Dieses liebevoll mit vielen Fotos ausgestattete Buch, oftmals in der Gegenüberstellung zu historischen Aufnahmen, zeugt von gründlicher Auseinandersetzung mit der Homberger Altstadt und seinem kulturellen Wert.
Prof. Dr. Großmann hat sich auch mit der neueren Planung für ein Einkaufszentrum östlich des Marktplatzes beschäftigt, soweit sie veröffentlicht ist.
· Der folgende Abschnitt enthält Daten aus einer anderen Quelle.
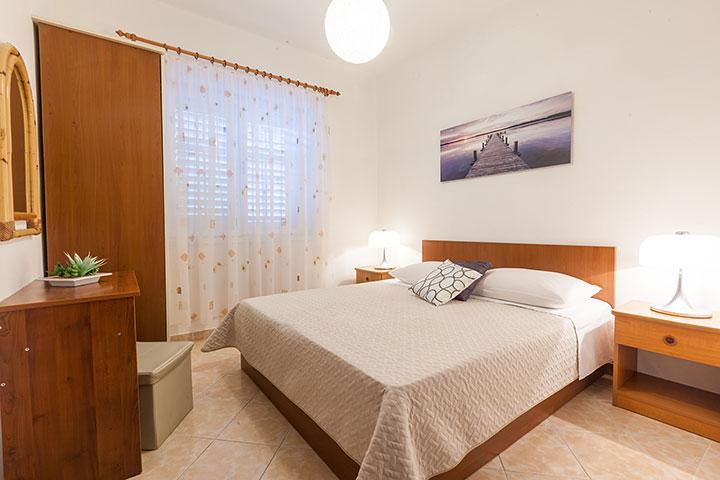 Apartments Vila Nela, Tučepi - bedhroom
So beurteilt ein ausgewiesener Kenner von außen diese Planung:
Zerstörung des Marktplatzquartiers in der Homberger Altstadt
Große Einkaufszentren in historisch gewachsenen Strukturen – seit Jahrzehnten weiß die Denkmalpflege von der ein Stadtbild vernichtenden Folge einer solchen Maßnahme und auch die wirtschaftliche Entwicklung ist eher fraglich, nicht nur für die Gewerbetreibenden außerhalb eines solchen Einkaufszentrums. Betrachtet man Städte nach ihren Stärken und Schwächen, so gehört zu den fraglichen Stärken von Homberg an der Efze, unweit der Autobahn Kassel-Frankfurt gelegen, dass sich hier rings um die Pfarrkirche eine Altstadt mit Bauten vom Mittelalter bis zum Klassizismus so gut erhalten hat, dass man damit werben kann und sich in einer Reihe hessischer Fachwerkstätten wie Melsungen, Alsfeld oder Marburg sehen kann.
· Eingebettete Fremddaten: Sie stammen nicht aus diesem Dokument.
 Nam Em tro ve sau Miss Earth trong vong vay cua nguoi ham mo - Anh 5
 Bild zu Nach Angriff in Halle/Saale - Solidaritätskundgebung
Mit höchster Skepsis ist ein Konzept zu beobachten, das statt einer Wiederbelebung der straßenorientierten Läden ein Einkaufszentrum mit einer Passage vorschlägt, also eine Verlagerung der Verkaufsflächen in eine andere Struktur als sie in der historischen Altstadt gewachsen ist. Das Konzept wirkt wie ein Rückfall in die 1980er Jahre. Dieser Widerspruch zu historischen Strukturen bedingt erhebliche Vernichtungsmaßnahmen, ohne dass das historische Stadtbild und damit das Ziel vieler Besucher dadurch eine Aufwertung erfahren wird – im Gegenteil! Zudem kann man die Besucher in ein solches Einkaufszentrum nicht hineinbeamen, man benötigt auch Verkehrs- und Parkflächen, und diese natürlich in der Altstadt.
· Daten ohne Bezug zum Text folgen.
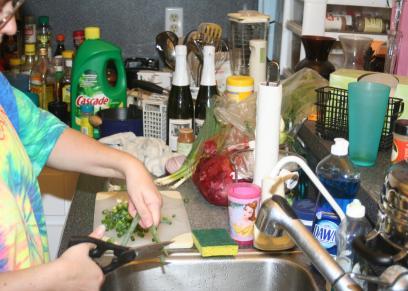 عادات خاطئة عليك تصحيحها اثناء استخدام المطبخ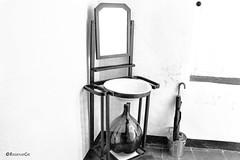 Lavabo (rossendgricasas) Tags: bn monochrome noperson bw ancient antique photography photo photoshop photographer lightroom mac nikon light mirror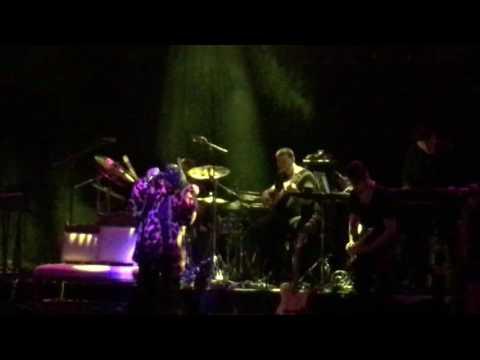 Lauryn Hill - Feeling Good (Cy Grant/Nina Simone cover) Live in Atlanta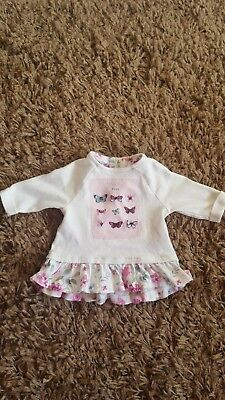 cute baby girls butterfly top 1 month.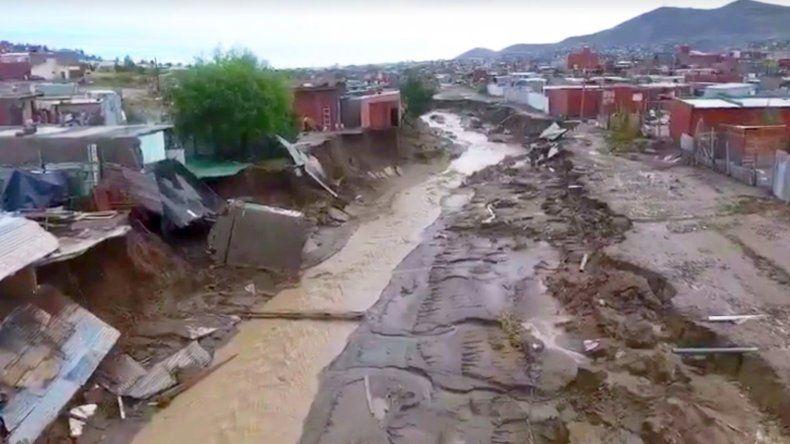 Más de cien familias sitiadas por un canal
Der Arbeitskreis für Hausforschung hat aufgrund der bisherigen Qualität der Homberger Altstadt einen Führer zu den Fachwerkhäusern herausgegeben, der 2008 erschien. Eine solche Publikation wird man sich künftig wohl sparen können, auch wenn nur ein Quartier betroffen ist, dieses jedoch sitzt im Kern der Stadt und die Baumaßnahme beeinträchtigt die gesamte Altstadt von Homberg mit nachteiligen Folgen nicht nur für die wertvollen Häuser in diesem Viertel, sondern auch in vielen weiteren.
Nur einen Effekt hätte die Baumaßnahme sicherlich: Homberg ist Mitglied der Fachwerkstraße. Dort wird damit geworben, dass der Besucher "seinen Einkauf bequem mit einem Rundgang durch die historischen Gassen der Fachwerkstadt verbinden kann". Dieser Satz, mit dem bisher die Selbstdarstellung Hombergs eingeleitet wird, kann künftig entfallen. Eigentlich kann sich Homberg dann auch die Mitgliedschaft in der Fachwerkstraße schenken.
Wünschenswert wäre ein Konzept, das tatsächlich eine Revitalisierung der Altstadt in ihrer heutigen Struktur beinhaltet und damit eine phantasievollere Planung, als sie gegenwärtig vorgelegt wird, und im Grunde das Überstülpen einer fremden und schlechten Struktur auf die historisch wertvolle Stadt bedeutet. Damit hätte Homberg vielmehr die Chance, auf sich aufmerksam zu machen, als den Versuch, die Fehler anderer Städte zu wiederholen, wie es die jetzige Planung vorsieht.
Prof. Dr. G. Ulrich Großmann
Prof. Großmann ist Generaldirektor des Germanischen Nationalmuseums, er lehrt an der Universität Bamberg.
In seiner Publikationsliste finden sich mehrere Arbeiten zu Fachwerk und Hessen.